Course Goals/Learning Objectives

    • Writing for various purposes and audiences
    • Developing an effective and professional tone and style
    • Using language that is mechanically and grammatically correct
    • Conducting primary and secondary research for writing
    • Gaining proficiency in document design (content, organization, format, style, visuals)
    • Using appropriate elements for documentation
    • Understanding principles of usability
    • Collaborating effectively on projects
    • Analyzing and evaluating writing (one’s own and others’ work)
    • Preparing for a professional career

Types of Assignments
The types of assignments that students may be asked to write to achieve the learning objectives include: short professional documents (communication memo, report proposal, website analysis and evaluation memo, instruction manual, employment documents), a collaborative project, a formal research report, and an oral presentation based on the report.

Prerequisites
The course prerequisites, according to the UWM Schedule of Classes, are: Junior Standing and English 205, 206, or English 207; or, consent of instructor.

For more information, contact Sonia Khatchadourian at soniak@uwm.edu.


ENG 443 | Grant Writing

Sally Stanton
Section 201 | Online

Grant Writing combines richly descriptive storytelling and subtle persuasion within technical limits established by potential charitable funders of these organizations. The practical skill of preparing clear, concise grant proposals is valued and desired by employers in higher education, engineering, science and medicine, human services, the arts, and cultural institutions.

In this course, students will learn the basics of researching and writing effective, persuasive grants, and will then develop and apply that knowledge in a writing internship with a community-based nonprofit organization. They will learn how to find and research the sources of charitable funding information available to nonprofit community organizations and how to effectively organize and present that information for writing grants. Students will learn about charitable foundations, professional grant writers, and the nonprofit sector to develop their knowledge of the nonprofit-funding world and successful grant writing. Students will leave this course with marketable skills and a greater understanding of the ways in which effective communication adds value to the workplace.

Note: Course requires an integrated, individualized service-learning experience in the community.

For more information, contact Sally Stanton at stanton@uwm.edu.


ENG 547 | Studies in Theory and Criticism

Feminist Literary Theory
Jane Gallop
Section 1 | MW, 12:30 p.m. – 1:45 p.m.

Provided information:
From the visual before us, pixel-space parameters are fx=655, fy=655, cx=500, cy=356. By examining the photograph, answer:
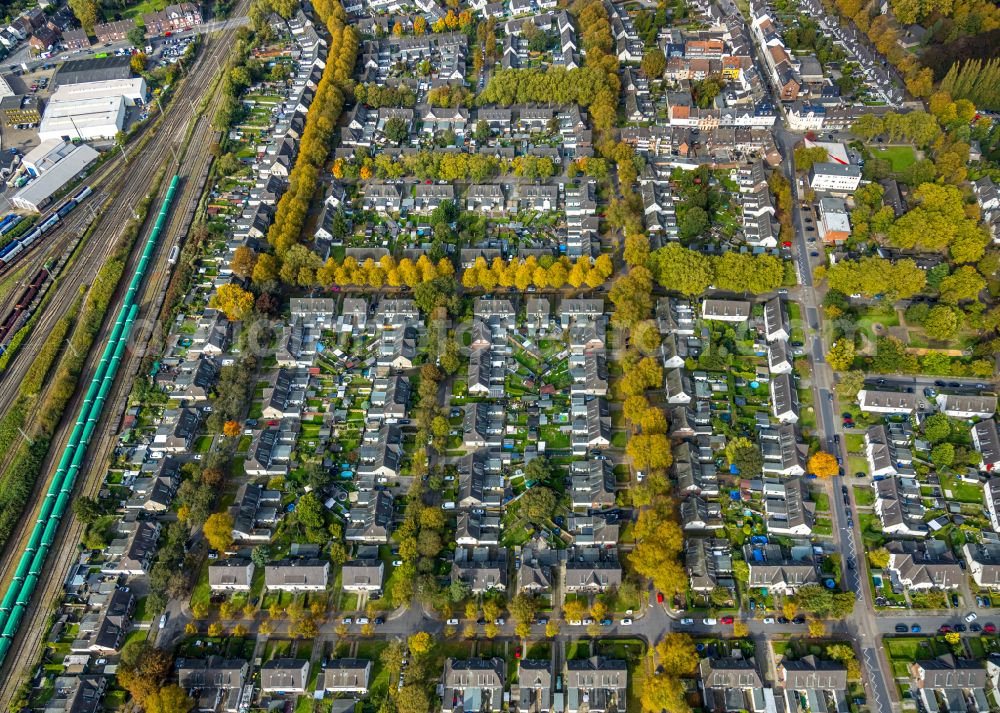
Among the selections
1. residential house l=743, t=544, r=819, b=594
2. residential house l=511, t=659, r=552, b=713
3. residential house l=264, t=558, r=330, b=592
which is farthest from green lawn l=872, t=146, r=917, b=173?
residential house l=264, t=558, r=330, b=592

Aim of the exercise:
Rewrite the stretch of the course descriptions from "For more information, contact Sonia" through "and cultural institutions.", renaming "storytelling" as "narration". The items are unrelated to the course descriptions.

Answer to this task:
For more information, contact Sonia Khatchadourian at soniak@uwm.edu.


ENG 443 | Grant Writing

Sally Stanton
Section 201 | Online

Grant Writing combines richly descriptive narration and subtle persuasion within technical limits established by potential charitable funders of these organizations. The practical skill of preparing clear, concise grant proposals is valued and desired by employers in higher education, engineering, science and medicine, human services, the arts, and cultural institutions.